-- EXERCISE TEXT --
Following Conference Call with NH Housing Advocates & Officials, Shaheen Raises CARES Act Implementation and Guidance Concerns with HUD Secretary
**Shaheen’s letter comes in response to concerns she heard from New Hampshire housing officials and advocates earlier this month.**
(Washington, DC) – U.S. Senator Jeanne Shaheen (D-NH) sent a letter this week to the U.S. Department of Housing and Urban Development (HUD), requesting that it address a number of concerns related to the supplemental Community Development Block Grants (CDBG-CV) appropriated under the Coronavirus Aid, Relief, and Economic Security (CARES) Act. Congress included a supplemental appropriation of $5 billion for the CDBG program, funding intended to assist communities with their response to the devastating pandemic. Shaheen’s letter comes in response to concerns she heard from New Hampshire housing officials and advocates earlier this month regarding CDBG-CV funding and guidance. In Shaheen’s letter, she raises numerous issues, including HUD’s approval process and disbursement of these funds to grantees, delayed guidance on the permissible use of these funds, and the need for a waiver to streamline the distribution of CDBG-CV funds to non-profits on the frontlines of the COVID-19 pandemic.
Shaheen wrote, “This funding, referred to as CDBG-CV, will support the expansion of community health facilities, child care centers, food banks and senior services in vulnerable communities. Therefore, I urge HUD to swiftly approve grantee supplemental amendment requests once they have been received and release CDBG-CV funds to grantees as soon as possible. I also request that HUD issue guidance promptly on the permissible uses of CDBG-CV funds so that grantees can put them to use quickly and effectively once they have been released by HUD.”
She continued, “Additionally, under current guidance, local governments in non-entitlement communities that do not receive CDBG funds directly are charged with applying to the statewide agency that administers those funds. A municipality can also apply for these funds on behalf of a local non-profit agency. In New Hampshire, the Community Development Finance Agency (CDFA) administers the statewide CDBG program. Currently, non-profit organizations in non-entitlement communities are required to work through their local government to apply for CDBG-CV funds from CDFA. Unfortunately, many of New Hampshire’s municipalities have been heavily burdened due to their response to the COVID-19 pandemic and are facing significant administrative challenges. Many municipalities simply do not have the capacity at this time to support local non-profits in applying for CDBG-CV funds. Therefore, I request that HUD issue a temporary waiver to allow non-profit organizations to apply directly to statewide grantees like the CDFA without needing to go through their local government to access CDBG-CV funds.”

-- BRIEF 1 --
Translate this sentence from the Shaheen press release into Spanish: "In New Hampshire, the Community Development Finance Agency (CDFA) administers the statewide CDBG program."
-- BRIEF 2 --
Answer these questions using the Shaheen press release:
(a) What was the supplemental appropriation Congress included for the CDBG program?
(b) According to Shaheen's letter, CDBG-CV funding will support the expansion of what four kinds of facilities and services?
(c) Which agency administers the statewide CDBG program in New Hampshire?
The material that comes after this text isn't needed for either task.

-- INFORMATION SHOWN --
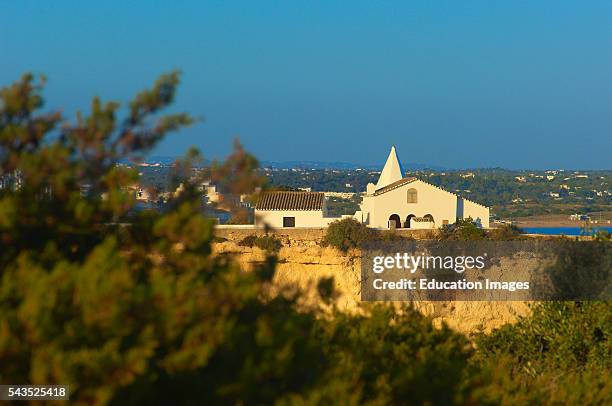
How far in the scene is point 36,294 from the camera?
15.3 ft

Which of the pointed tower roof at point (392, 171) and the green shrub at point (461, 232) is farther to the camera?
the pointed tower roof at point (392, 171)

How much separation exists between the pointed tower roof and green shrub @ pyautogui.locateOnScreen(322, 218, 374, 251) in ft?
45.8

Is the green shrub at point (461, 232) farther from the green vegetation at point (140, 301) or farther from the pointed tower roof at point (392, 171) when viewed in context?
the green vegetation at point (140, 301)

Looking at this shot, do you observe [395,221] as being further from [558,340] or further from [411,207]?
[558,340]

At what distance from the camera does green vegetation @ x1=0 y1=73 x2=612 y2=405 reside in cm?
462

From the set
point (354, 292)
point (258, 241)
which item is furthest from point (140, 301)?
point (258, 241)

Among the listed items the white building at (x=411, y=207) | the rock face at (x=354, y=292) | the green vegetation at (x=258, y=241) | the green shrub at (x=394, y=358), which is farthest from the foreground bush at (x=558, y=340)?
the white building at (x=411, y=207)

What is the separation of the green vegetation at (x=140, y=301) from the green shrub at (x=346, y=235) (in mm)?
25368

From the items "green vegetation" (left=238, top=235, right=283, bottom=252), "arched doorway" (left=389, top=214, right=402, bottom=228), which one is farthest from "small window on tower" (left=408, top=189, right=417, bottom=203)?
"green vegetation" (left=238, top=235, right=283, bottom=252)

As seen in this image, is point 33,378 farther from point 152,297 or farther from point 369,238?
point 369,238

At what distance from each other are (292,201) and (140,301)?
34.8 meters

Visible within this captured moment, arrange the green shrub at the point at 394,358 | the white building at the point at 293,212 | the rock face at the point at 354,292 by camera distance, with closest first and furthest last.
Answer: the green shrub at the point at 394,358 → the rock face at the point at 354,292 → the white building at the point at 293,212

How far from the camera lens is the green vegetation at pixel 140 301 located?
4.62 metres

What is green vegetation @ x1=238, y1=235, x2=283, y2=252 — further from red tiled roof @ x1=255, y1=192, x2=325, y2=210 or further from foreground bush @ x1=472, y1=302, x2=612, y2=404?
foreground bush @ x1=472, y1=302, x2=612, y2=404
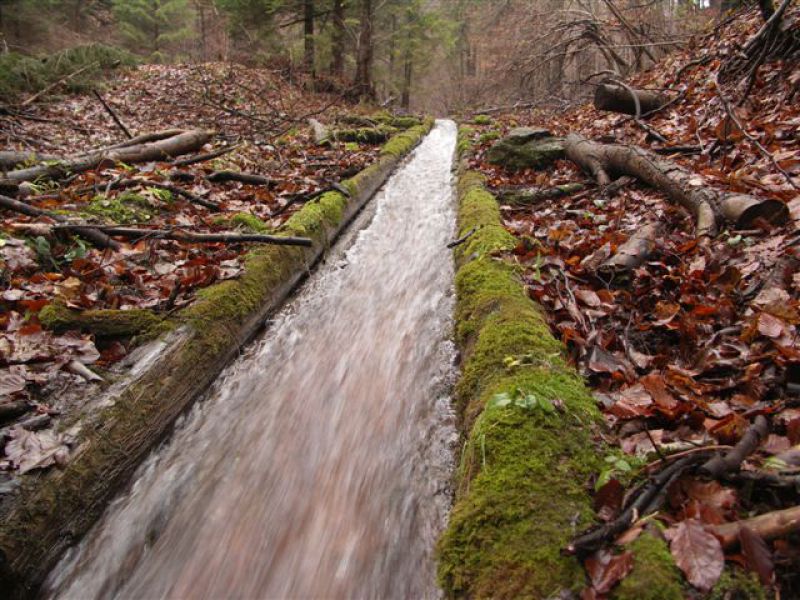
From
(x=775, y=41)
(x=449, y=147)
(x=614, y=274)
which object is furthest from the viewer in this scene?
(x=449, y=147)

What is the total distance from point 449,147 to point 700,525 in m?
12.3

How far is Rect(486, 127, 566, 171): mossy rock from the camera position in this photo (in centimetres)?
682

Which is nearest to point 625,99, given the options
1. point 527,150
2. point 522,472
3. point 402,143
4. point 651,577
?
point 527,150

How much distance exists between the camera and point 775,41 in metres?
5.13

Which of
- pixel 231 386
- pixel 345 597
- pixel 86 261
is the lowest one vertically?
pixel 345 597

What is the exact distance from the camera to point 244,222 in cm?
477

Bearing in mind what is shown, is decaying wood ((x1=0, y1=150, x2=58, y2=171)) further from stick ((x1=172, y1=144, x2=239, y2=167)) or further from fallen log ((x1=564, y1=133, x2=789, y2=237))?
fallen log ((x1=564, y1=133, x2=789, y2=237))

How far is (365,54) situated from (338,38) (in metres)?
1.64

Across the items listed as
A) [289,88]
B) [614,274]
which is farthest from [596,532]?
[289,88]

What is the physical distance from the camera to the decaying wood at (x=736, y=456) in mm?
1511

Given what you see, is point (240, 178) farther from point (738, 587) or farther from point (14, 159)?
point (738, 587)

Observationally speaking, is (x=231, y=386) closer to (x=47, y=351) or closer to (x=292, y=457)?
(x=292, y=457)

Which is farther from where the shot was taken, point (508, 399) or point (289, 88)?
point (289, 88)

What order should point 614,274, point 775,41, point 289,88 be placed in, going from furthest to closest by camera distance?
1. point 289,88
2. point 775,41
3. point 614,274
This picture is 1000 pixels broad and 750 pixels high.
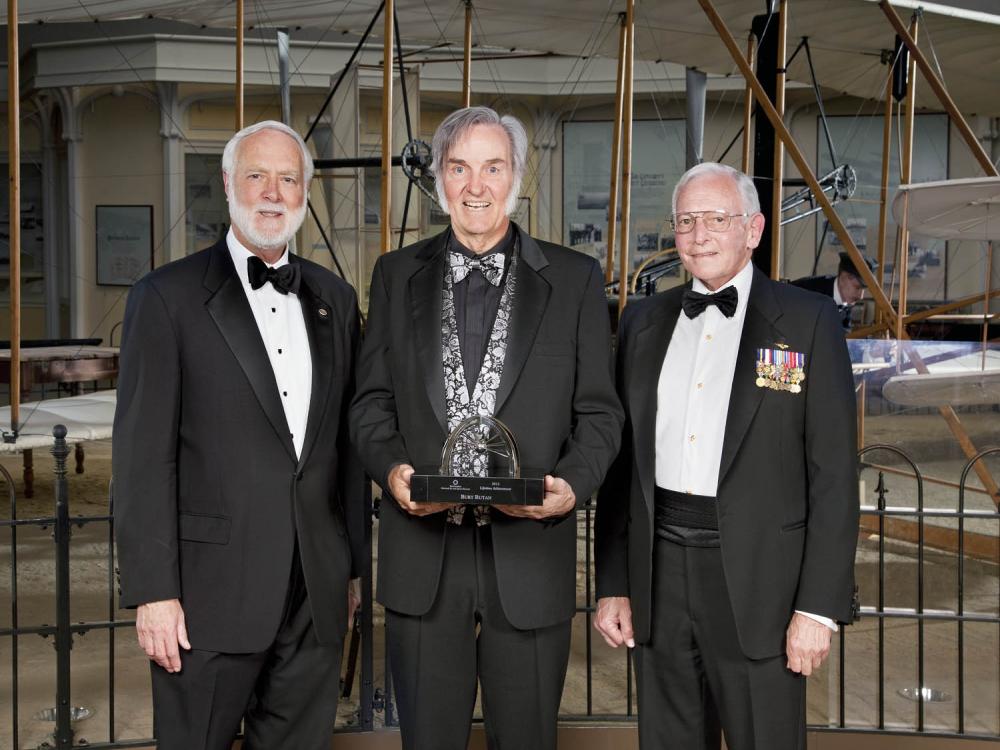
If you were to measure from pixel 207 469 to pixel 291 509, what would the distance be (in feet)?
0.56

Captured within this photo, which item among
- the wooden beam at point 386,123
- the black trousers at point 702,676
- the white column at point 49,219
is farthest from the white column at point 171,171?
the black trousers at point 702,676

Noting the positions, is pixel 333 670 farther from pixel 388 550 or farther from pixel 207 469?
pixel 207 469

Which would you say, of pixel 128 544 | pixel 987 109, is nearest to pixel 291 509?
pixel 128 544

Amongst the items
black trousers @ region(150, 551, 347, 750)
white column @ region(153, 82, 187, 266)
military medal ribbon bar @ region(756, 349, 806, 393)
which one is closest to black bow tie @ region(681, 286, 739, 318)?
military medal ribbon bar @ region(756, 349, 806, 393)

-- YOUR SOLUTION 1 --
En Nuevo Hampshire, la Community Development Finance Agency (CDFA) administra el programa estatal CDBG.

-- YOUR SOLUTION 2 --
(a) $5 billion.
(b) Community health facilities, child care centers, food banks and senior services.
(c) The Community Development Finance Agency (CDFA).